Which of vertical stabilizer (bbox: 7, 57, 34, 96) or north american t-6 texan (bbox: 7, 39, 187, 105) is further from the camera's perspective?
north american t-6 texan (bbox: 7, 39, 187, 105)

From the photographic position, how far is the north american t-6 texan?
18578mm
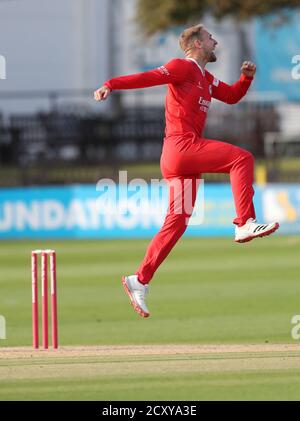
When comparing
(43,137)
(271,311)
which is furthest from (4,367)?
(43,137)

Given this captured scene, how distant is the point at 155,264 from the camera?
12039 mm

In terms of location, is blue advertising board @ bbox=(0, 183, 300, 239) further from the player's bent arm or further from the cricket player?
the cricket player

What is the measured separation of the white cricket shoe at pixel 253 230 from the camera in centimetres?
1141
****
» **AIM**
Repeat verbatim all the material, but not the pictures.

» **OUTPUT**
Which of vertical stabilizer (bbox: 7, 57, 34, 96) or north american t-6 texan (bbox: 7, 39, 187, 105) is further from the camera's perspective?
north american t-6 texan (bbox: 7, 39, 187, 105)

From the photographic position, how far is the north american t-6 texan?
18578mm
When comparing
(43,137)
(271,311)
which is furthest from (4,367)?
(43,137)

Given this captured scene, how distant is the point at 155,264 from the camera?
12039 mm

In terms of location, is blue advertising board @ bbox=(0, 183, 300, 239) further from the player's bent arm or further from the cricket player?
the cricket player

What is the measured separation of the white cricket shoe at pixel 253 230 from the camera in centimetres?
1141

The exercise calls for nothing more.